Plaidoyer pour l'Origine — les modifications courantes passées au crible

Citroën Traction Avant · 1934–1957 · 4 min de lecture · extraite le 11 sept. 2026

Essai de Jérôme Collignon (25 ans d'écoute de la communauté tractionniste) qui démonte, arguments chiffrés à l'appui, plusieurs modifications courantes. Important : ceci reste une position assumée par un auteur, pas un arbitrage neutre — à traiter comme un apport supplémentaire aux débats déjà documentés dans Boîte de vitesses — diagnostics et débats du forum TU (boîte 3/4) et 6/12 Volts — pourquoi le 6 V n'est pas une tare (6V/12V), pas comme leur clôture.

⭐ Fait légal, non débattu : la re-certification obligatoire (article R321-16 du Code de la Route)

Point factuel important pour Carte grise, CT et papiers d'une Traction (forum TU) : toute « transformation notable » impose de repasser devant un organisme certificateur (type DREAL), avec mise à jour de la carte grise. Sont explicitement concernés : montage d'un moteur d'un autre modèle (ex. DS), passage boîte 3 → boîte 4, modification d'empattement/voie/type de carrosserie, jantes/pneus plus larges, freins à disques. Beaucoup de tractionnistes et de professionnels ignoreraient cette obligation légale d'après l'auteur.

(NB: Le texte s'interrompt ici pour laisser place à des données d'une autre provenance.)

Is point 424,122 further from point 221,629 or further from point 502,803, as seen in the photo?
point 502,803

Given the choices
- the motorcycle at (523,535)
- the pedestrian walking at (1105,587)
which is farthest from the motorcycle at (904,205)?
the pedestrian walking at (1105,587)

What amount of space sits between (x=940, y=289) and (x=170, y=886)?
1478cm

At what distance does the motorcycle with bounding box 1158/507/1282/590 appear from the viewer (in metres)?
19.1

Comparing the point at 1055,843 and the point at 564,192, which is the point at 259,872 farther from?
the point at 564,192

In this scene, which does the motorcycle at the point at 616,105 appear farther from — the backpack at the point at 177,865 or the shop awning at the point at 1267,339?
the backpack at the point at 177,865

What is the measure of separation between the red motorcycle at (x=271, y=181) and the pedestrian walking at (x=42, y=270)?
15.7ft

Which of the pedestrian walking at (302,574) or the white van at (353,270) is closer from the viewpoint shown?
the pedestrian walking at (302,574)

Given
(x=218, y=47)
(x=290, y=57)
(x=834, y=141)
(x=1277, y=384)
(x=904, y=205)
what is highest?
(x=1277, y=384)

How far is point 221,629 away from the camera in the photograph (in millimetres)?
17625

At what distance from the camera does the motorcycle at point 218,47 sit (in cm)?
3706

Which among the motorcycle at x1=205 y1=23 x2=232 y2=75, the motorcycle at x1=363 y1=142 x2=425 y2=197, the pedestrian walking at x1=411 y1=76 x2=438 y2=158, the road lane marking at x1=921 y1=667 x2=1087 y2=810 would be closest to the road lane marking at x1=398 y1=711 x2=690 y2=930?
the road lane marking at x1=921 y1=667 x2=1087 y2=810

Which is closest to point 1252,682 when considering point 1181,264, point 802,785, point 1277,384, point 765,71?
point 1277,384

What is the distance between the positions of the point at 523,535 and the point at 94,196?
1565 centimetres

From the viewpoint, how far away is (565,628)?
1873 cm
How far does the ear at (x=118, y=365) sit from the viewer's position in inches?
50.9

Sur la conversion boîte 4 (apport chiffré au débat déjà documenté)

Chiffrage de l'auteur (à prendre comme un argument, pas un fait tranché — voir le sondage 9 voix contre 4 déjà documenté dans Boîte de vitesses — diagnostics et débats du forum TU) : gain carburant réel estimé à environ 2L/100km seulement sur autoroute à vitesse stabilisée (soit ~3€/100km au prix de l'essence retenu), quasi nul en usage urbain/mixte où la conduite (maniement de boîte) pèse plus que le régime moteur. Coût d'installation ~3000€ chez un professionnel / ~1500€ en DIY. Pour un usage tractionniste typique (1500-3500 km/an), amortissement estimé à 28 ans (pro) ou 14 ans (DIY) avant même de commencer à « gagner » de l'argent.

Sur le passage en 12 volts (apport au débat 6V/12V)

Argument physique de l'auteur : à puissance égale (P=UI), un circuit 6V mal entretenu (masses corrodées, résistances) chauffera et sous-performera — mais ce n'est pas un défaut intrinsèque du 6V. La main-d'œuvre de réfection d'un circuit électrique est identique en 6V ou 12V ; repartir en 12V impose en plus de racheter tous les périphériques (essuie-glace, centrale clignotants).

Diagnostics techniques réutilisables (faits, pas opinion)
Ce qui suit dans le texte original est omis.